%%

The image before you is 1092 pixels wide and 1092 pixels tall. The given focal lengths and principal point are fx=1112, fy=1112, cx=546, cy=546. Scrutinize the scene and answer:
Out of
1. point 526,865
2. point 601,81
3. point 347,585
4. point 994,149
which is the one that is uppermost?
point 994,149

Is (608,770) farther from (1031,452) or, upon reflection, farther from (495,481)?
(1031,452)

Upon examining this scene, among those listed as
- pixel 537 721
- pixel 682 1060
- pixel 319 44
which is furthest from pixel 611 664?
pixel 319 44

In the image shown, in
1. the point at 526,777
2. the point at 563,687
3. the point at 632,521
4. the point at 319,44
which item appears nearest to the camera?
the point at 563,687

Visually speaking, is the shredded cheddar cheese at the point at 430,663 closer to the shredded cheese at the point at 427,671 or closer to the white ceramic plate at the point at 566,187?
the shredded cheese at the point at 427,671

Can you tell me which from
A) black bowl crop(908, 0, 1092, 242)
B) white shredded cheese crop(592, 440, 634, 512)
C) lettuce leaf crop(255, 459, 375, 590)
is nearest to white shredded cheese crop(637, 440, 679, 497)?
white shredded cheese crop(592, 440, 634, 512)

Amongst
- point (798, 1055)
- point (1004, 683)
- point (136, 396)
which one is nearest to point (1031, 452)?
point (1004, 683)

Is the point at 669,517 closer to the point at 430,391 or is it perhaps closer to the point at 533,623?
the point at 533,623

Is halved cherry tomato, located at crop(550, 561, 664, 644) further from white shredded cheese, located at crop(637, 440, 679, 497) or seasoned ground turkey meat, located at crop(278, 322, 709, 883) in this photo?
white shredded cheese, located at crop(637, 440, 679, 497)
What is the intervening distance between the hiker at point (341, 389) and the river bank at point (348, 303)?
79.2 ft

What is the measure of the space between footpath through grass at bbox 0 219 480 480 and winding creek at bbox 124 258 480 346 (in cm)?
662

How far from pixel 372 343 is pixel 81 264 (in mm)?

%%

* DIRECTIONS FOR THIS TASK *
Make an exact copy of the records.

* OUTPUT BELOW *
The image before you is 1092 pixels wide and 1092 pixels tall. The given focal lengths and principal point are fx=1112, fy=1112, cx=546, cy=546. Scrutinize the scene and answer:
Out of
1. point 526,865
2. point 601,81
3. point 347,585
4. point 994,149
which is the one that is uppermost?
point 994,149

Is (608,770) farther from (1031,452) or, upon reflection, farther from (495,481)?
(1031,452)

Upon examining this scene, among those listed as
- pixel 537 721
- pixel 682 1060
- pixel 319 44
which is furthest from pixel 611 664?
pixel 319 44

In the image shown, in
1. the point at 526,777
2. the point at 563,687
3. the point at 632,521
4. the point at 319,44
which item appears nearest to the camera?
the point at 563,687

Visually speaking, is the shredded cheddar cheese at the point at 430,663 closer to the shredded cheese at the point at 427,671 or closer to the white ceramic plate at the point at 566,187?
the shredded cheese at the point at 427,671

Can you tell me which from
A) black bowl crop(908, 0, 1092, 242)
B) white shredded cheese crop(592, 440, 634, 512)
C) lettuce leaf crop(255, 459, 375, 590)
is nearest to white shredded cheese crop(637, 440, 679, 497)?
white shredded cheese crop(592, 440, 634, 512)

Amongst
- point (798, 1055)
- point (1004, 683)
- point (136, 396)
which one is nearest to point (1031, 452)?
point (1004, 683)

Is the point at 669,517 closer to the point at 430,391 or is it perhaps closer to the point at 533,623?
the point at 533,623

Is halved cherry tomato, located at crop(550, 561, 664, 644) further from white shredded cheese, located at crop(637, 440, 679, 497) or seasoned ground turkey meat, located at crop(278, 322, 709, 883) in this photo?
white shredded cheese, located at crop(637, 440, 679, 497)
What is the intervening distance between the hiker at point (341, 389) and the river bank at point (348, 303)?
79.2 ft

What is the measure of the space between footpath through grass at bbox 0 219 480 480 and winding creek at bbox 124 258 480 346 (in cm)?
662

How far from pixel 372 343 is pixel 81 264 (in mm)?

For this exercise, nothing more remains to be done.